— BEGIN Text excerpt —

- Born: Bethpage, New York, U.S.
- Genres: thrash metal; hardcore punk; speedcore; nyhc; rap rock;
- Occupations: guitarist; producer; songwriter; designer;
- Instrument: guitar;
- Years active: 1983–1999, 2022-present
- Labels: Combat Core; Combat; In Effect Records; Elektra;

= Glen Cummings (musician) =

American thrash metal guitarist

Glen Cummings is an American thrash metal guitarist best known for his work in Ludichrist, Scatterbrain, and Stone Deep.

== Horror Planet ==
In 1984 Glen joined New York psychedelic-punk ensemble Horror Planet. The group featured Paul Quigley (Party Frank), vocals, congas and maracas; Rick Bruccoleri (Hambone Legbone), bass and kazoo; Dave (Funk Ma Da Goonk El Paso Fungalscreen Xtra-Cheese Eggs on a Platter), Drums; Tony Arena (Weasle Worm Crumb Boy) backing vocals, tenor kazoo, and tambourine; and Glen Cummings (Swami Swami Swami), guitar. The group's influences varied from early psychedelic/acid rock, to bubblegum pop, to novelty albums, to proto-punk acts like The Cramps.

Horror Planet created two releases: "Otis The Frogman", a collection of songs and outtakes on a hand-painted cassette tape and "Cow Pies from Outer Space", a six-song E.P. on a clear vinyl record with hand-painted covers.

Mike Bullshit of Bullshit Monthly wrote: "I can't describe this record. Every song on the E.P. has something special about it... Bits of hardcore, psychedelia, punk and kazoo mixed in together to achieve god-like potential. They are a complete venture into the completely improbable where anything can happen, and it does..."

— END Text excerpt —

◆ What this task involves ◆
Carry on the article on guitarist Glen Cummings, starting after the quotation from Bullshit Monthly.

— BEGIN Listed entries —

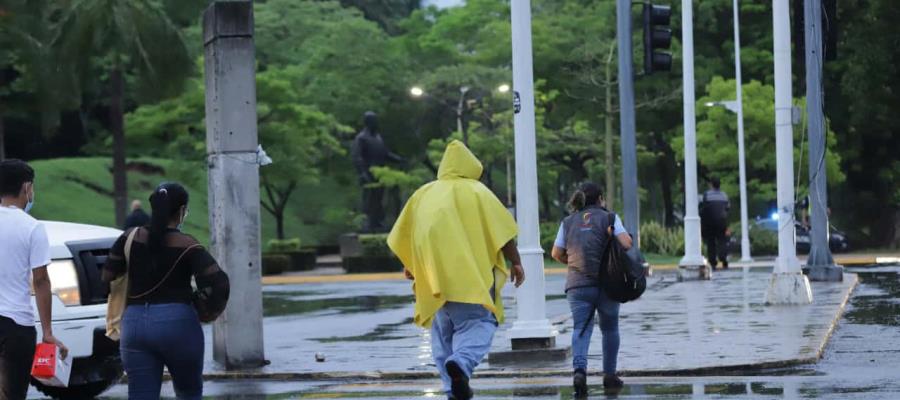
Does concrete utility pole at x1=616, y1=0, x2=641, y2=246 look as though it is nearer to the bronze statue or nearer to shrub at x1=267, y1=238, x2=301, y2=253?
the bronze statue

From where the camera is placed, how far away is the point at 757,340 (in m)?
16.4

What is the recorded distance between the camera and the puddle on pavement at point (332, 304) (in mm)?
25719

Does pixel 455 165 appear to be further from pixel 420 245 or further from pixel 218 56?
pixel 218 56

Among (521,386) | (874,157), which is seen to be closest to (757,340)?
(521,386)

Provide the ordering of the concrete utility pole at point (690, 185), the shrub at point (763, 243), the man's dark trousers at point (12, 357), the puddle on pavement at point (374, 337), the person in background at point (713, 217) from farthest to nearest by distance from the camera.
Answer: the shrub at point (763, 243), the person in background at point (713, 217), the concrete utility pole at point (690, 185), the puddle on pavement at point (374, 337), the man's dark trousers at point (12, 357)

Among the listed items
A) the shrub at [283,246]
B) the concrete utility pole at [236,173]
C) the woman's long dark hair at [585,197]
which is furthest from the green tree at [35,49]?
the woman's long dark hair at [585,197]

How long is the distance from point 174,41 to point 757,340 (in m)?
32.6

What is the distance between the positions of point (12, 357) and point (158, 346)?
2.87 ft

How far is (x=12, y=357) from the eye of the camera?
8.98 meters

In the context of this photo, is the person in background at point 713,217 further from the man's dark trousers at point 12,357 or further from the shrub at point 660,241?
the man's dark trousers at point 12,357

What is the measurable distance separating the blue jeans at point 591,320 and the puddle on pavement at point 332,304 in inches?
476

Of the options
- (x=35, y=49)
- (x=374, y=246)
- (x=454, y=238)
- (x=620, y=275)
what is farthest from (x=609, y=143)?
(x=454, y=238)

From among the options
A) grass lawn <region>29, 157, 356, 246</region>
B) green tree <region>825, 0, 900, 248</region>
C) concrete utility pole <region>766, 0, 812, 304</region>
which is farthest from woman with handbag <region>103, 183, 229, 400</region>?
grass lawn <region>29, 157, 356, 246</region>

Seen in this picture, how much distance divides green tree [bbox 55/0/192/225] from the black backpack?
33971mm
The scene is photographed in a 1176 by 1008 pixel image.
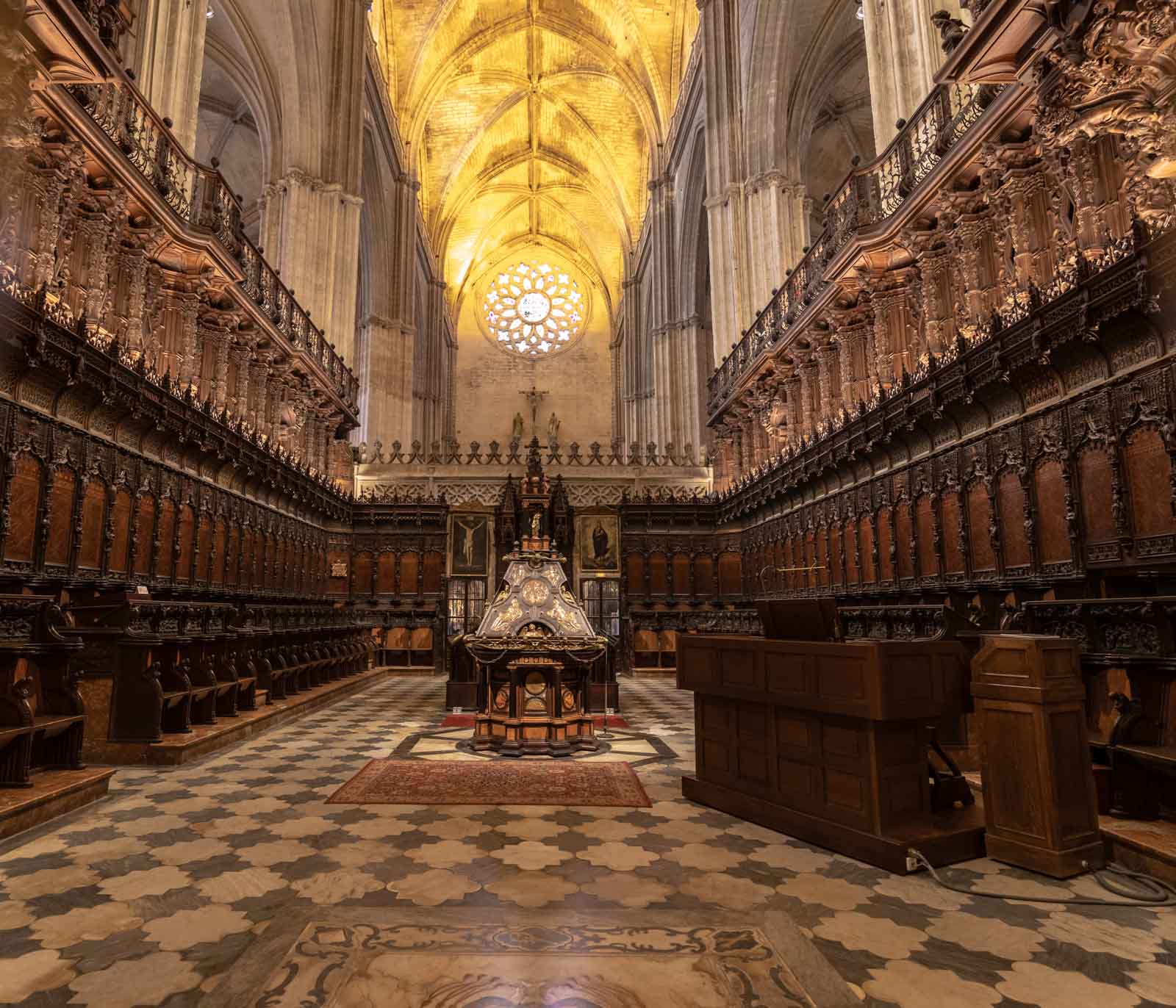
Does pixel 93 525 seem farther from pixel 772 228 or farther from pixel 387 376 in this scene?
pixel 387 376

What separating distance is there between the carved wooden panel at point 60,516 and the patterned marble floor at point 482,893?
4138mm

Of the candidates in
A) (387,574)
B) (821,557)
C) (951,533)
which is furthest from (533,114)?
(951,533)

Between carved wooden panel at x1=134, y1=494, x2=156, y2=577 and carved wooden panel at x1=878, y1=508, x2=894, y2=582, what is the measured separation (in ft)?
33.8

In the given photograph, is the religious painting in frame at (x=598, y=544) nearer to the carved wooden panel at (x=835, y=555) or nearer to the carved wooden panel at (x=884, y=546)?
the carved wooden panel at (x=835, y=555)

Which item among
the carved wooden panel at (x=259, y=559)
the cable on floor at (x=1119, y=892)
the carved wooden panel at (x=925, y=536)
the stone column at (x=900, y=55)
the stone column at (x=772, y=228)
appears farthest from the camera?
the stone column at (x=772, y=228)

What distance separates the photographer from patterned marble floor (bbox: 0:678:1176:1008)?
7.61 feet

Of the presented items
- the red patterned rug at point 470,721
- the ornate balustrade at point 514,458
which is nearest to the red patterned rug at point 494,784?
the red patterned rug at point 470,721

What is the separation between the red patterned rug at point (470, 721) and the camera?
27.5 feet

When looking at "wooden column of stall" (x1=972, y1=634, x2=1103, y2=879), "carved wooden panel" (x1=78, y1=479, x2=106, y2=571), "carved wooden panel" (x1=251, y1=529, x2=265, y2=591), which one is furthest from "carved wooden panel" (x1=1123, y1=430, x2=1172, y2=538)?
"carved wooden panel" (x1=251, y1=529, x2=265, y2=591)

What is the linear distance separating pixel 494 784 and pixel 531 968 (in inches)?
118

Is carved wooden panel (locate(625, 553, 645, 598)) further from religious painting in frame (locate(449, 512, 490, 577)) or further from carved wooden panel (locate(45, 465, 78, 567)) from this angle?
carved wooden panel (locate(45, 465, 78, 567))

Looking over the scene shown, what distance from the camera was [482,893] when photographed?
305cm

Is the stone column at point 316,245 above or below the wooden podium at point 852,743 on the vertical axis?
above

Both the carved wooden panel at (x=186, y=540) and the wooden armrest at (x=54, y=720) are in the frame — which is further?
the carved wooden panel at (x=186, y=540)
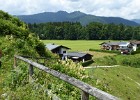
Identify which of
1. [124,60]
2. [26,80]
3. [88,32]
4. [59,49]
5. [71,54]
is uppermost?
[26,80]

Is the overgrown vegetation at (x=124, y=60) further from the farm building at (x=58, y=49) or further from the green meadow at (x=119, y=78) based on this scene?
the farm building at (x=58, y=49)

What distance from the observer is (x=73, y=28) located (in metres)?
187

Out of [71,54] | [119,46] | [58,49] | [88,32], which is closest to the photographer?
[71,54]

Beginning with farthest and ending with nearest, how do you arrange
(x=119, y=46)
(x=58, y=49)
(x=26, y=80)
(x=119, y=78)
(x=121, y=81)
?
(x=119, y=46)
(x=58, y=49)
(x=119, y=78)
(x=121, y=81)
(x=26, y=80)

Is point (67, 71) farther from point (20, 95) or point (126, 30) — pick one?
point (126, 30)

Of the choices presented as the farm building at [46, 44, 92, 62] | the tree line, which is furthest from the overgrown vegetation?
the tree line

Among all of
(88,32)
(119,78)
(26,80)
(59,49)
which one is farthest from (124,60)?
(88,32)

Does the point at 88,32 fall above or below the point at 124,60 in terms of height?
below

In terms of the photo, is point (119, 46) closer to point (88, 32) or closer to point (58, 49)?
point (58, 49)

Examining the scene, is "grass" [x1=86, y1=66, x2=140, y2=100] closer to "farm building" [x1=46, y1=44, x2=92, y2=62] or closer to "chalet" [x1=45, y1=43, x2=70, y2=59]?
"farm building" [x1=46, y1=44, x2=92, y2=62]

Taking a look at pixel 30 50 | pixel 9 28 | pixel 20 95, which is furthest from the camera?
pixel 9 28

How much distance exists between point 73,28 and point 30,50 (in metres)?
171

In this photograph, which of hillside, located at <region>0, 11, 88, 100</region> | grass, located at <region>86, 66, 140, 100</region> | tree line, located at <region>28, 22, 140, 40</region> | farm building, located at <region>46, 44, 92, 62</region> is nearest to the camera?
hillside, located at <region>0, 11, 88, 100</region>

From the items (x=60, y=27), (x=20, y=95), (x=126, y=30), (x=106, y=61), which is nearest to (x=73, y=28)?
(x=60, y=27)
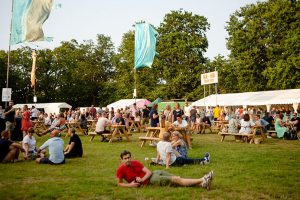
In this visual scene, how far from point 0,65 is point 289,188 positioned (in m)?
52.3

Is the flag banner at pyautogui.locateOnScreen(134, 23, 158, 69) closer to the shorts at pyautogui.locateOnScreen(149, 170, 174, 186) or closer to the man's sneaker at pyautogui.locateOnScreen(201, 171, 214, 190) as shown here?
the shorts at pyautogui.locateOnScreen(149, 170, 174, 186)

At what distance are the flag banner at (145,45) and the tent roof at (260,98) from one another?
15185mm

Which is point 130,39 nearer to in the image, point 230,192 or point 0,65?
point 0,65

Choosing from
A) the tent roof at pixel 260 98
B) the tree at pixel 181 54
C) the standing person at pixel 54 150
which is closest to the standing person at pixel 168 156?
the standing person at pixel 54 150

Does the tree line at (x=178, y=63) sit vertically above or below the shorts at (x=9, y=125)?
above

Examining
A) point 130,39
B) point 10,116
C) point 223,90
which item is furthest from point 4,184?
point 130,39

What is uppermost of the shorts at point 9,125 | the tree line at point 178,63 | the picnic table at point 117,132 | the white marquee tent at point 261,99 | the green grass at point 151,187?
the tree line at point 178,63

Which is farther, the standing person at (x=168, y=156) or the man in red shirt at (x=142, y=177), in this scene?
the standing person at (x=168, y=156)

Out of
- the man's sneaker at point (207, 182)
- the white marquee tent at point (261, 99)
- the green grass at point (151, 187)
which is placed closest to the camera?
the green grass at point (151, 187)

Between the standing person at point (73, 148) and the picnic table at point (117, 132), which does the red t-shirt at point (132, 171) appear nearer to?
the standing person at point (73, 148)

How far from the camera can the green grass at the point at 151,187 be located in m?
5.73

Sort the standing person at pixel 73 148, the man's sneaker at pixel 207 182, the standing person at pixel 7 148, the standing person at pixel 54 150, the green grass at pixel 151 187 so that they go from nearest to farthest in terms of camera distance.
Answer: the green grass at pixel 151 187 → the man's sneaker at pixel 207 182 → the standing person at pixel 54 150 → the standing person at pixel 7 148 → the standing person at pixel 73 148

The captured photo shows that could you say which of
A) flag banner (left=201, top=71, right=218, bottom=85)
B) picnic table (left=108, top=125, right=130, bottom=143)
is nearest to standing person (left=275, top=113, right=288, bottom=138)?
picnic table (left=108, top=125, right=130, bottom=143)

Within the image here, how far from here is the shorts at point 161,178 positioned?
6285 mm
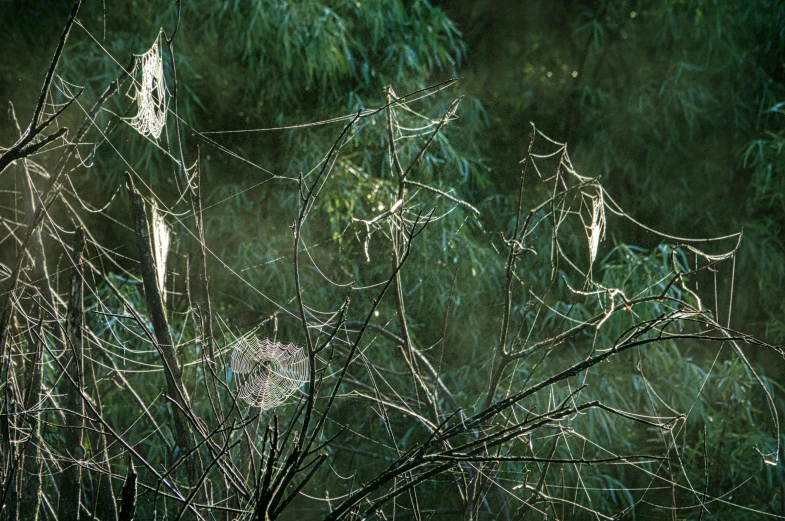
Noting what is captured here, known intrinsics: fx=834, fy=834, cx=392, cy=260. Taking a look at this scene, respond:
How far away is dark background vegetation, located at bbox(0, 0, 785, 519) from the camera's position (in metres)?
3.79

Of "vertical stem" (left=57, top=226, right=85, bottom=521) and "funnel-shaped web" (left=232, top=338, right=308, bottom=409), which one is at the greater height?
"vertical stem" (left=57, top=226, right=85, bottom=521)

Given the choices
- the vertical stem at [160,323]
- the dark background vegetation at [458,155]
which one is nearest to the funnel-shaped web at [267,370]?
the vertical stem at [160,323]

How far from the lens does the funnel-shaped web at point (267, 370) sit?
6.43ft

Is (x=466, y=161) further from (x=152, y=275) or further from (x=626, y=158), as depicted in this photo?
(x=152, y=275)

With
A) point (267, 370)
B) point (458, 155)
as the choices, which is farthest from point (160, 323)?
point (458, 155)

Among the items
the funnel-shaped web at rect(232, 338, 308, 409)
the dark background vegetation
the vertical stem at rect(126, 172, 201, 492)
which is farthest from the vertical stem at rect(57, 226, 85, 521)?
the dark background vegetation

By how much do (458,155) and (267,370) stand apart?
2.41 m

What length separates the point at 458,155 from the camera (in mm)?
4230

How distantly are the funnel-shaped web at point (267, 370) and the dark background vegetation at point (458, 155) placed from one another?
27.6 inches

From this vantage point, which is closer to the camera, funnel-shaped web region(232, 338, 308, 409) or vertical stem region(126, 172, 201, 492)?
vertical stem region(126, 172, 201, 492)

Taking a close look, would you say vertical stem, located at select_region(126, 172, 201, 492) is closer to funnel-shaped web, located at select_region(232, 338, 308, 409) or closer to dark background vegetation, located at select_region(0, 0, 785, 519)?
funnel-shaped web, located at select_region(232, 338, 308, 409)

— END Listed entries —

◆ Exercise answer ◆
Tim Yohannan of Maximum Rocknroll wrote "Expand your Mind and Shorten your Life" "is one of the six songs, and that typifies the 'zany' outlook expressed by this combo. Musically they play a grungy, noisy, but tight garage metal-tinged thrash. Unique."

== Ludichrist ==

Ludichrist was an early hardcore thrash band from Long Island, NY which released two albums: Immaculate Deception (1986) and Powertrip (1988).

=== Demos ===
After multiple rehearsals and performances, Ludichrist recorded its second effort (and first since Cummings joined): "Ludichrist– The Demo" featuring new arrangements of the songs featured on the previous demo plus the new songs "Games Once Played" and "Young, White and Well Behaved".

In the October 1985 Maximum Rocknroll contributing writer Pushead ( Brian Schroeder) wrote: "Wild, chaotic, intense and full of different variations, Ludichrist charge outward with a superb sonic flailing."

=== Immaculate Deception and Powertrip ===
Ludichrist's 1986 release Immaculate Deception features Cummings paired with guitarist Joe Butcher and was recorded at Platinum Island Sounds in Manhattan with Randy Burns producing.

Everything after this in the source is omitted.